2) The Bavituximab arm performed as expected. We don't even have to know how many months and how much margin PPHM added for the control arm expectations because as expected means "expected per trial design approved by the FDA and hence within FDA satisfactory scope"
3) 1st ln NSCLC ctrl arm, Pancreatic Stage/ECOG distribution, 2nd ln NSCLC dose switching (whether intentional or not) and now again in SUNRISE a control arm outperforming (while Opdivo last year had an underperforming one at 9.4 months which artificially increases their results) will motivate the FDA to look at what happened here because all these events to a same company/drug is ALSO statistically abnormal.

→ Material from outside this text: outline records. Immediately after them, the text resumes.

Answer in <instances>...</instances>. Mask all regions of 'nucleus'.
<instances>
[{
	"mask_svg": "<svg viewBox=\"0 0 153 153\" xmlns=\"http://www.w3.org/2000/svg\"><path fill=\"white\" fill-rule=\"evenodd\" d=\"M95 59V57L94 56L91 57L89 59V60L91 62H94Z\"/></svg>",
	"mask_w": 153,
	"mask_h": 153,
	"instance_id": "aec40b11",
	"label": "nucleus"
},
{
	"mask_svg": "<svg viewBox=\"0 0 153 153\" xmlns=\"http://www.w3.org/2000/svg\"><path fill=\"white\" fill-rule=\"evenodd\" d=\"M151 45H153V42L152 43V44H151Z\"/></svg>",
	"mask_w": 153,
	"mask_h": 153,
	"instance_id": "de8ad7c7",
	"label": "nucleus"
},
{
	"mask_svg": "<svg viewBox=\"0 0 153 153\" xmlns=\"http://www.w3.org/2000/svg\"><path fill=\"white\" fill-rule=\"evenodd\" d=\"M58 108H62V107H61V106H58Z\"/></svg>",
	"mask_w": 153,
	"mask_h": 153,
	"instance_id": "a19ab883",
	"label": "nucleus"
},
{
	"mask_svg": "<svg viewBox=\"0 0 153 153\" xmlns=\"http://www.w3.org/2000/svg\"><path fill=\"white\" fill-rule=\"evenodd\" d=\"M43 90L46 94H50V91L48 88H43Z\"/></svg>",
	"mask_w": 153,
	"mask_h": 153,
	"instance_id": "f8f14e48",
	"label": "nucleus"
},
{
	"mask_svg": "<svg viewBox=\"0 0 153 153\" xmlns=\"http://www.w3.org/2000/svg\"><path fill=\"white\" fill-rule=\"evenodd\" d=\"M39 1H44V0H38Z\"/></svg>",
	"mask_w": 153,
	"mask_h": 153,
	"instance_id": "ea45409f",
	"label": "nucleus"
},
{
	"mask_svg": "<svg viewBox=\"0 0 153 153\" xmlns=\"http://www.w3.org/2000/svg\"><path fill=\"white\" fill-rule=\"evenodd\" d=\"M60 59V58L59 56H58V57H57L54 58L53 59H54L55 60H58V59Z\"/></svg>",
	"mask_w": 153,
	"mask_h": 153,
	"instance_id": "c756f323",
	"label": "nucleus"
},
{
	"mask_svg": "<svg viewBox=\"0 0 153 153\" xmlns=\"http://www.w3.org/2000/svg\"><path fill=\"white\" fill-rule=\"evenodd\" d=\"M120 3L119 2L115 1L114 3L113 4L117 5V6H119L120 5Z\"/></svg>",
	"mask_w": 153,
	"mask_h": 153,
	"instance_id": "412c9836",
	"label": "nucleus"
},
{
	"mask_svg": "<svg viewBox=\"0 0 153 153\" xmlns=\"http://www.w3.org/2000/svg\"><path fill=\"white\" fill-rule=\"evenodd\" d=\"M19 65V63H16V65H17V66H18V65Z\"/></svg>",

4) Now, point 4 above become more important because we have TWO PPHM sources that said some guarantees where given by the FDA as to effects on SUNRISE by the approval of drugs since it started (which show that the FDA must have had some appreciation for the delays the PII dose switching caused/would cause because otherwise such guarantees would be VERY UNLIKELY. We can prove that with PPHM's Yervoy+Bavi melanoma PI which was stopped because the SOC for melanoma changed and no such guarantees where present. Opdivo and Keytruda where the main two drugs that could and did approve before Bavituximab unblinding and constitute 3rd ln treatements.
Conclusion If PPHM enters a BLA for 2nd ln NSCLC it will contain the pre-clinical and all PI, PII, ¨PIII data, it will have the SALVAGED PII data which was NOT available at the End Of PII meeting with the FDA, they'll have the data explaining why the control arm outperformed drastically and based on those results if it is due to 3rd ln treatments that where NOT available BEFORE SUNRISE started they have PRE-DEFINED rules for HOW TO DEAL with that and try to make the FDA look PAST the dramatical out-performance of the control arm based on FDA pre-agreed upon rules and guarantees related to that. We had a post last week (or the week before) from another company that stopped the trial and claimed they would start dialogue with the FDA never the less.
And for those claiming that filing a BLA for 2nd ln NSCLC after ALL communications by PPHM since the SUNRISE STOP would lead to class actions...well you can never avoid class actions, it is becoming a sport, but they must be justified and enforceable and PPHM didn't communicate ANYTHING that keeps them from filing a BLA that would lead to a justified and enforceable class action. But again all that IF, and only IF, PPHM files for a BLA in 2nd ln NSCLC Doce+Bavi which I kind of hope they don't.
Peregrine Pharmaceuticals the Microsoft of Biotechnology! All In My Opinion. I am not advising anything, nor accusing anyone.